Serangan Rusia Membuat Ukraina Bersimbah Darah, Jenazah Ditemukan di Puing Bangunan

rudal tersebut menargetkan lapangan terbang militer yang terletak dekat dengan Kota Kharkiv dan hanya sekitar 40 kilometer dari perbatasan Rusia.
operasi militer
pasukan militer Rusia (Foto: Russian Defense Ministry Press Service via AP)

ACEHSATU.COM | Jakarta – Serangan rusia membuat ukraina bersimbah darah, Jenazah ditemukan di puing bangunan.

Hasil laporan menyebut seorang putra menangisi jenazah ayahnya di antara puing-puing serangan rudal di distrik perumahan di kota Chuguiv, Ukraina timur.

“Saya sudah menyuruhnya untuk kabur,” isak pria berusia 30-an, di samping reruntuhan mobil yang bengkok.

Di dekatnya, seorang wanita meneriakkan kutukan ke langit yang dingin.

Sebuah kawah rudal dengan lebar sekitar empat hingga lima meter menganga ke dalam bumi. Kawah rudal itu terbentuk di antara dua gedung apartemen setinggi lima lantai yang hancur.

Petugas pemadam kebakaran berjuang untuk memadamkan sisa-sisa kobaran api.

Beberapa bangunan lain di jalan itu rusak parah, jendelanya pecah dan kusen pintunya tergantung di udara pagi yang dingin.

Pemandangan memilukan itu adalah salah satu kerusakan pertama yang dilaporkan setelah Rusia melancarkan invasi ke Ukraina Kamis pagi.

Sebelumnya, ledakan terdengar di beberapa lokasi di seluruh negeri pada dini hari.

Salah satu warga Ukraina, Sergiy, mencoba menggunakan kaki meja untuk menahan jendelanya yang pecah. Dia sendiri sudah mengalami beberapa memar di tubuhnya.

“Saya akan bertahan di sini, putri saya di Kyiv dan keadaannya sama di sana,” katanya kepada AFP.

Menurut pendapat Sergiy, rudal tersebut menargetkan lapangan terbang militer yang terletak dekat dengan Kota Kharkiv dan hanya sekitar 40 kilometer dari perbatasan Rusia.

“Lapangan terbang itu adalah salah satu target yang disebutkan Putin,” katanya.

Selanjutnya Informasi lain, Ukraina sebut 50 tentara Rusia tewas, 4 tank hancur

Militer Ukraina mengatakan pada Kamis mereka berhasil menghancurkan empat tank milik Rusia di sebuah jalan dekat kota timur Kharkiv dan menewaskan 50 tentara Rusia di dekat sebuah kota di wilayah Luhansk.
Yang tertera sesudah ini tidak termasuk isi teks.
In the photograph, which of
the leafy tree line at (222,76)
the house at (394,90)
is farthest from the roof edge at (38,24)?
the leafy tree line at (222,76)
Mereka juga mengatakan telah menembak jatuh pesawat tempur keenam Rusia, juga di bagian timur Ukraina.

Rusia telah membantah laporan bahwa pesawat atau kendaraan lapis baja mereka telah dihancurkan.

Dinas penjaga perbatasan Ukraina mengatakan bahwa tiga anggotanya tewas di wilayah Kherson selatan dan sejumlah anggota lainnya terluka.

Penasihat menteri dalam negeri Ukraina pada Kamis mengatakan sedikitnya delapan orang tewas dan sembilan lainnya terluka akibat tembakan mortir Rusia, saat Moskow meluncurkan serangan udara dan darat secara besar-besaran di negara tetangganya itu.

Penjaga perbatasan mengungkapkan bahwa pasukan militer Rusia menerobos perbatasan Ukraina menuju wilayah Chernihiv, Kharkiv dan Luhansk.

Ukraina sebelumnya mengatakan bahwa tentaranya diserang dari Belarus dan Rusia pada Kamis, sekitar pukul 5 pagi waktu setempat.